My encouragement to anyone reading this is to get curious about the histories of the LGBTQIA+ community and how they might help you put our present-day experiences in context. I’d especially encourage you to seek out the stories and perspectives of Black, Indigenous and people of color (BIPOC), disabled people, and other LGBTQIA+ people and communities whose stories often get written out of mainstream accounts of our history.

ST: Different stages of life are approached in the book by Hannah Kia, in particular one that is very challenging: aging in the queer community. How do you talk to LGBTQIA+ people on how to grow and experience this stage of life, especially considering how many are victims to violence, harassment or negligent healthcare?
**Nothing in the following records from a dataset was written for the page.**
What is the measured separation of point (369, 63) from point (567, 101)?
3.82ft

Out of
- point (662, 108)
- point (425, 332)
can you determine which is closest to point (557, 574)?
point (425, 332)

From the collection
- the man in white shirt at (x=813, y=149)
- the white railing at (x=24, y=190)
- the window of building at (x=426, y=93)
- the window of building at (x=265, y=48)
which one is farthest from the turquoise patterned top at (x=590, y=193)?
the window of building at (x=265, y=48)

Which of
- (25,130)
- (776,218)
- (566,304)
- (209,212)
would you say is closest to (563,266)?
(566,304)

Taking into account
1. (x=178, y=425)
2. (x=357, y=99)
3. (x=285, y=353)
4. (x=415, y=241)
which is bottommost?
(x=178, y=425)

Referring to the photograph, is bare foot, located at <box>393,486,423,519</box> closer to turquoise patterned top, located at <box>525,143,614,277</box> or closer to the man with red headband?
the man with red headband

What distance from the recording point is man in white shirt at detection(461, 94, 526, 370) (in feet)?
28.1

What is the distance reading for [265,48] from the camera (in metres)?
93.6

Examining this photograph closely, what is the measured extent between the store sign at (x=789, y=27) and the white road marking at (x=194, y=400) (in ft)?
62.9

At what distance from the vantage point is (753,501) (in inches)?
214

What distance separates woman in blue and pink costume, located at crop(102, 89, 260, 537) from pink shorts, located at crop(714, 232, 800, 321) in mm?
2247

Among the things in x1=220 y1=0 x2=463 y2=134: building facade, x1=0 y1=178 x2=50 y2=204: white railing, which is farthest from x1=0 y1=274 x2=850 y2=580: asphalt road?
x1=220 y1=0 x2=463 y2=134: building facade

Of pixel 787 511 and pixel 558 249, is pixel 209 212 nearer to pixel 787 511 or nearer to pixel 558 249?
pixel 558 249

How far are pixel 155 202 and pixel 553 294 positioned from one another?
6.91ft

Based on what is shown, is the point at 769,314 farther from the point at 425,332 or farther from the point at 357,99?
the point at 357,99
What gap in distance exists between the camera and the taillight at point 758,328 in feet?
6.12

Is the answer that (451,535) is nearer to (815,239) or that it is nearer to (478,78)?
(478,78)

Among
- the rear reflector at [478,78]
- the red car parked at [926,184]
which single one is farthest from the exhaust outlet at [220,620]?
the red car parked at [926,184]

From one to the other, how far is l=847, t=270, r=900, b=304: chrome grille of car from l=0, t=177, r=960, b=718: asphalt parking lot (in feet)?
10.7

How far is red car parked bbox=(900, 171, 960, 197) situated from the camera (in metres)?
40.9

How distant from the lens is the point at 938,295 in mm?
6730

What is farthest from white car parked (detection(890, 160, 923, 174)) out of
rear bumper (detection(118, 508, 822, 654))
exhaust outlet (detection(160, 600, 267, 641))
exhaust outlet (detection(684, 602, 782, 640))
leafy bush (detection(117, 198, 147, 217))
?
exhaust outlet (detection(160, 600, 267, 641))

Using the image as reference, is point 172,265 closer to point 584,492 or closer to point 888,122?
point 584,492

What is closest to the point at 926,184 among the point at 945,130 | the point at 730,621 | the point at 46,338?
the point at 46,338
How can young people do their part to support their queer elders now and make a better world for themselves for when they're older?

Photo of Zena Sharman
Photo of Zena Sharman

ZS: I’m in my early forties now and am a parent to a young child who I’m co-parenting alongside my partner⁠ and two other queer people. I mention this context because there’s something about my experiences of being middle-aged while also raising a younger kid that’s made me increasingly radical about intergenerational solidarity. My perspective on this is heavily influenced by my ongoing learning about disability justice. It’s a movement created and led by disabled queer and trans people of color that affirms the inherent worth and value of all bodyminds, especially those who don’t conform to ableist, sanist, white supremacist, capitalist norms of productivity.
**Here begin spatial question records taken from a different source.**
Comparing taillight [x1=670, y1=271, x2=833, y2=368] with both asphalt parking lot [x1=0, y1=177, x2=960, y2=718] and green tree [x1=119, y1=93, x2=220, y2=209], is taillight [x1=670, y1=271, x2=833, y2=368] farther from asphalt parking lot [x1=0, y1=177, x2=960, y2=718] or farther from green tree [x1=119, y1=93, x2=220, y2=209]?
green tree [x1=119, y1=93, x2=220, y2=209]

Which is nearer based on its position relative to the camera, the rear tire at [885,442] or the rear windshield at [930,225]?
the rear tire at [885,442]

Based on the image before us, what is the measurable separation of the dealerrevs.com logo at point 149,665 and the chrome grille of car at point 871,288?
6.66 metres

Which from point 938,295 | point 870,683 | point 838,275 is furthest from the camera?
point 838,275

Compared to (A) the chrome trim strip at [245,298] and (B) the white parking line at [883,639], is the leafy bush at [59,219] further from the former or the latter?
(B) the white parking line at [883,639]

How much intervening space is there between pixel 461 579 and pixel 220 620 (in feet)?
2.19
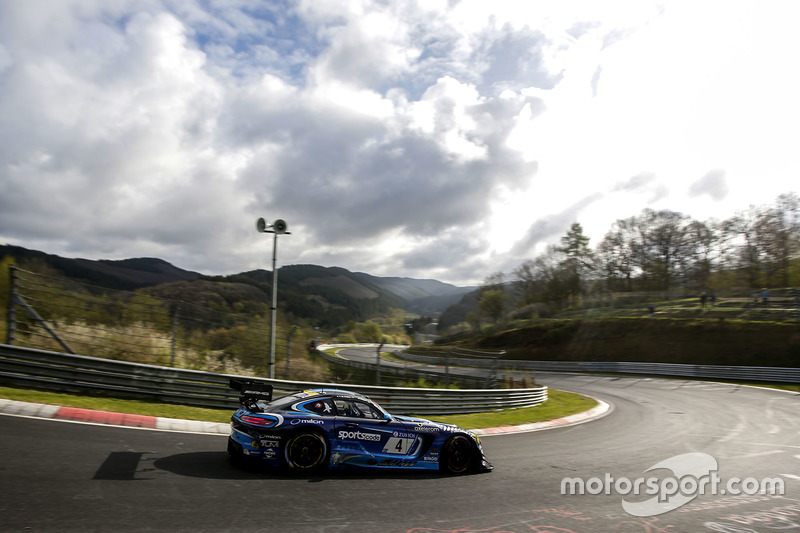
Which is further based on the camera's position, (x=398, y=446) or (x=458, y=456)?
(x=458, y=456)

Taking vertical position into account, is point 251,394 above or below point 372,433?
above

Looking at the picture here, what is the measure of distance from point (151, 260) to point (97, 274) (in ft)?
186

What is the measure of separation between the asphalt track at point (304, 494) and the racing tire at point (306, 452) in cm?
26

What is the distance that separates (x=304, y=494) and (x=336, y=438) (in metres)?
1.22

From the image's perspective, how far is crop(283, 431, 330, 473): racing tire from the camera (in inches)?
255

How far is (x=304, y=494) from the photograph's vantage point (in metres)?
5.61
We live in an ageist society, one that often discriminates against younger people and older people. If you’re a younger person reading this, you might have experiences of people not listening to you or respecting your perspective because of your age, or creating spaces that are inaccessible to you. Older adults⁠ experience this kind of ageist discrimination, too, experiences that intersect with other facets of their identities, like disability, racialization, gender, or sexuality. The LGBTQIA+ community can be super ageist in ways that systematically devalue and exclude many people. Something I’ve noticed—and that both saddens and frustrates me—is how age-segmented my own queer community is. I mostly hang out with queer and trans people in our thirties and forties, with even further separation between those of us who have kids and those of us who don’t. I wish this was different and am still working on changing what this looks like in my own life.
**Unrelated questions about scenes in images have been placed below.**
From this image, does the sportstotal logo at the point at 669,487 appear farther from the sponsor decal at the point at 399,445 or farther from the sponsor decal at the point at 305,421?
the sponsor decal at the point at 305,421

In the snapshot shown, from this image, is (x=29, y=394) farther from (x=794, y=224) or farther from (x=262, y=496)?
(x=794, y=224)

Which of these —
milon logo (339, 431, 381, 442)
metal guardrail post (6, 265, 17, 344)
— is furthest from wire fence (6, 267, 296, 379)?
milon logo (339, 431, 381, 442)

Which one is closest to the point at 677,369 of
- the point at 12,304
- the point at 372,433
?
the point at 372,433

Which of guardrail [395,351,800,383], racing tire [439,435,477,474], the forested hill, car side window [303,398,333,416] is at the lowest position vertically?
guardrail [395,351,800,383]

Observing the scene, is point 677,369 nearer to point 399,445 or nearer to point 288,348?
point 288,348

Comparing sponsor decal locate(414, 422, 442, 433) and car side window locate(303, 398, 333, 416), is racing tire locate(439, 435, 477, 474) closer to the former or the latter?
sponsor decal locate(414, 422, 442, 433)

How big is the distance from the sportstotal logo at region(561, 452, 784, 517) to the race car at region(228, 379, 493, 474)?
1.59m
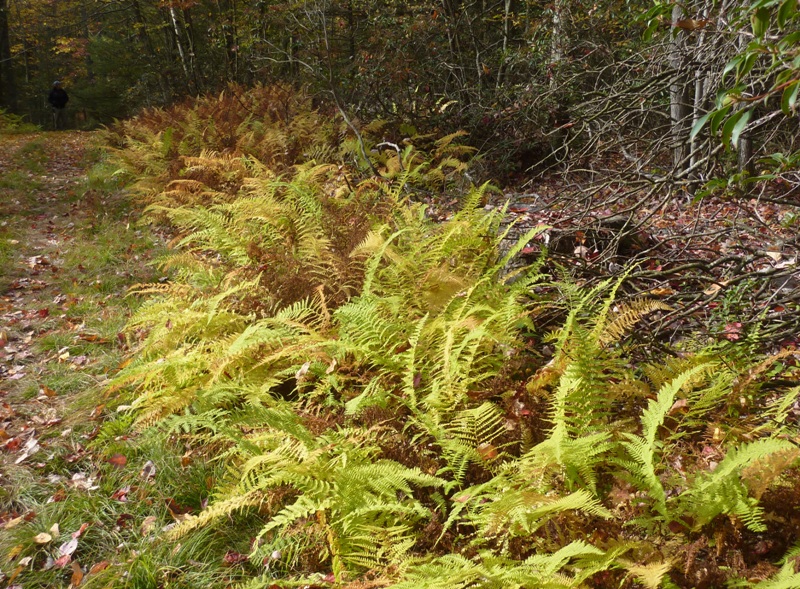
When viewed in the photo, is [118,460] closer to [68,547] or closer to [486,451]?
[68,547]

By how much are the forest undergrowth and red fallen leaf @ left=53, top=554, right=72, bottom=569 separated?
0.9 inches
I dream of being part of a community where we have friends of all ages, with richly accessible intergenerational spaces where LGBTQIA+ people of all ages are able to flourish together. Nobody gets stuck in a homophobic or transphobic nursing home. We listen deeply to and welcome the leadership of children, young people, and older people, respect the worth, dignity, and perspectives of every person, from age two to a hundred-and-two, and learn how to imagine and live into vibrant futures for ourselves as we age.

I’m still figuring out what I can do to help build this world. Some of the places I’ve found inspiration are in spaces like my friend Ryan Backer’s wonderful Age Queer workshop and through projects like To Survive on This Shore, as well as through books like Don't Leave Your Friends Behind: Concrete Ways to Support Families in Social Justice Movements and Communities.